Does a "cubic" matrix exist?
If we're working with three-dimensional vectors, a matrix is a $3\times 3$ array of 9 numbers. If I'm understanding your question right, you're asking whether there is something like a $3\times 3\times 3$ array of 27 numbers with interesting properties.
Yes, there is such a thing; it is called a tensor. Tensors are a generalization of both vectors and matrices:
- A number is a "rank-0 tensor".
- A vector is a "rank-1 tensor"; it contains $D$ numbers when we're working in $D$ dimensions.
- A matrix is a "rank-2 tensor", containing $D\times D$ numbers.
- Your "cubic" thing is a "rank-3 tensor", containing $D\times D\times D$ numbers.
... and so forth.
One use for a rank-3 tensor is if you want to express a function that takes two vectors and produces a third vector, with the property that if you keep any one of the arguments constant, the output is a linear function of the other input. (That is, a bilinear mapping from two vectors to one). One familiar example of such a function is the cross product. In order to completely specify such a thing you need 27 numbers, namely the 3 coordinates of each of $f(e_1,e_1)$, $f(e_1,e_2)$, $f(e_1,e_3)$, $f(e_2,e_1)$, etc. Using linearity to the left and right, this is enough to determine the output for any two input vectors.
I haven't heard of any generalization of determinants to higher-rank tensors, but I cannot offhand think of a principled reason why one couldn't exist.
The study of tensors belongs in the field of multilinear algebra. It's quite possible to get at least an undergraduate degree in mathematics without ever hearing about them. If you take physics, you'll see lots and lots of them, though.

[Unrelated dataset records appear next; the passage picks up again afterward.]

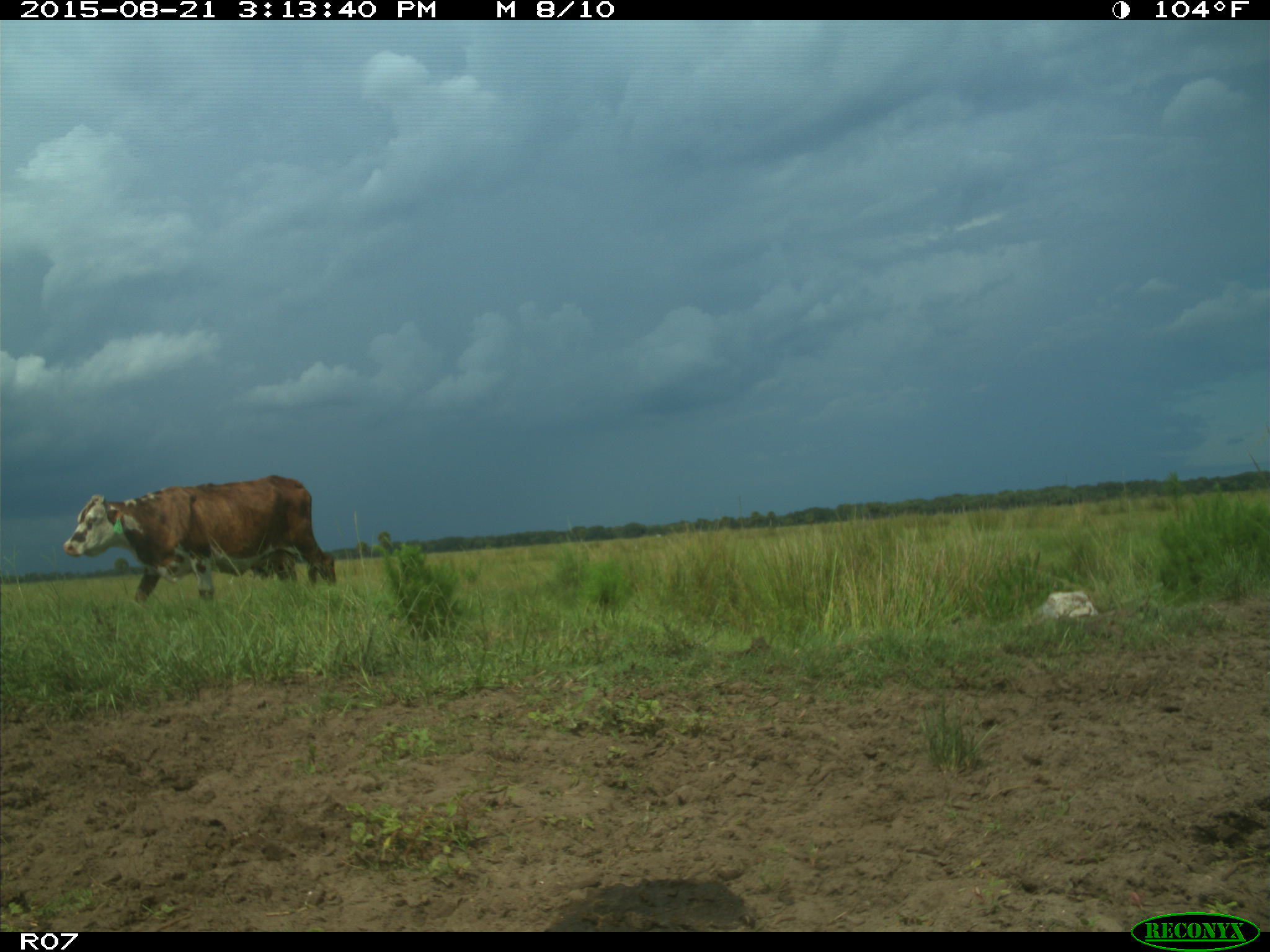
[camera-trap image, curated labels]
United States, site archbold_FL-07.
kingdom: Animalia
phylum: Chordata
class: Mammalia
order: Artiodactyla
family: Bovidae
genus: Bos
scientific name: Bos taurus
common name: domestic cow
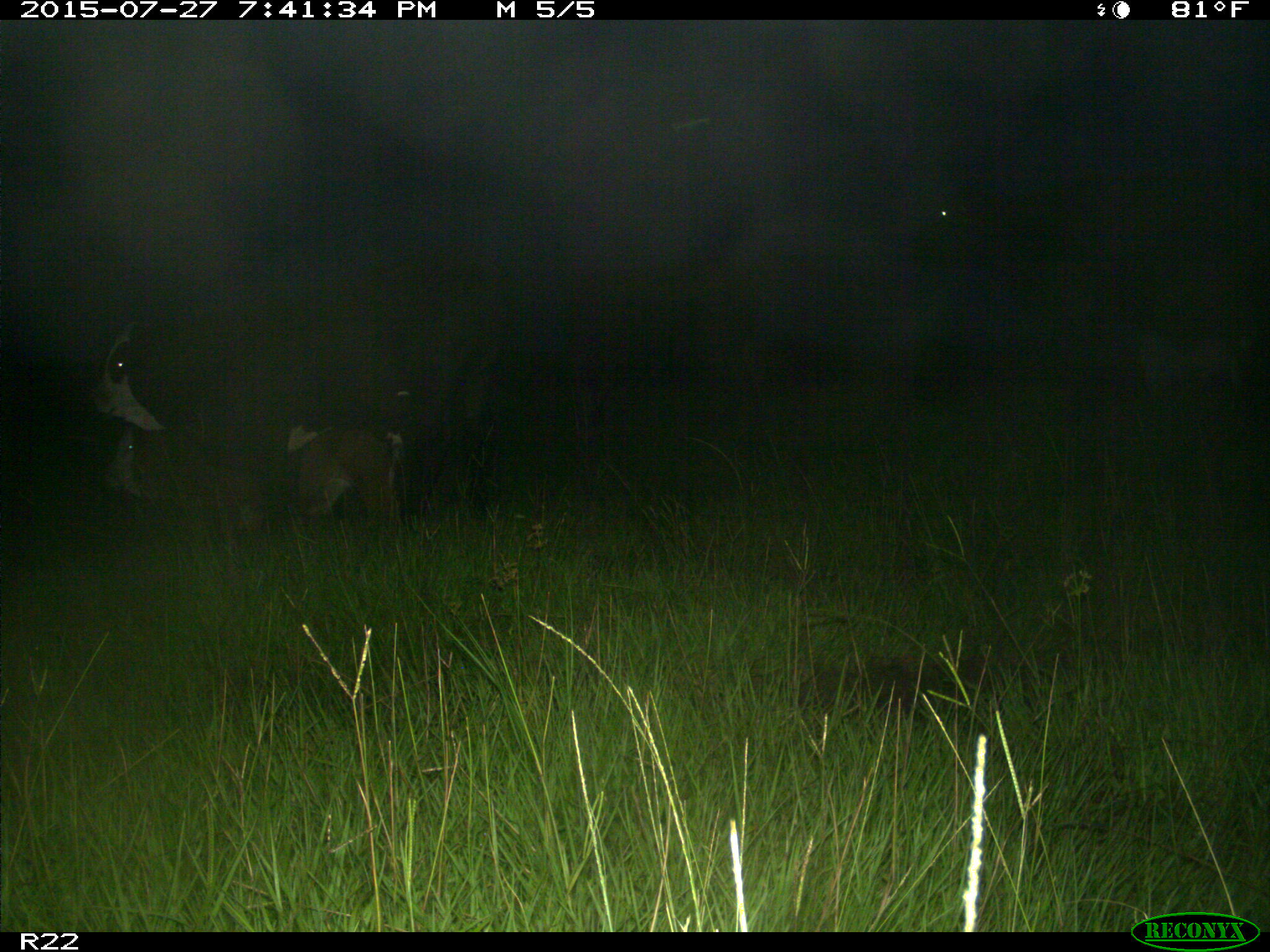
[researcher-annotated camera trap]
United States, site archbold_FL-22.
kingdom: Animalia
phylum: Chordata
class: Mammalia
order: Artiodactyla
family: Bovidae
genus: Bos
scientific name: Bos taurus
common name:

In addition to the canonical answer involving tensors and multilinear algebra, there is also an approach where the notion of determinant as a solution condition for a system of equations is generalized to some higher dimensional situations. The basic reference for this program (or one form of it) is the book by Gelfand, Kapranov and Zelevinsky of which the introduction and earlier chapters are relatively accessible:
http://books.google.com/books?id=2zgxQVU1hFAC
Matrices are like tables, with elements $A_{m,n}$, with operations of addition and multiplication $(A+B)_{mn} = A_{mn}+B_{mn}$ and $(A \cdot B)_{mn} = \sum_k A_{mk} B_{kn}$.
Cubic matrices have three indexes $A_{mnk}$, and $(A+B)_{mnk} = A_{mnk}+B_{mnk}$ and $(A \cdot B \cdot C)_{m n k} = \sum_{\ell} A_{m n \ell} B_{m \ell k} C_{\ell n k}$.
See arXiv:hep-th/0207054v3 for a flavor of applications.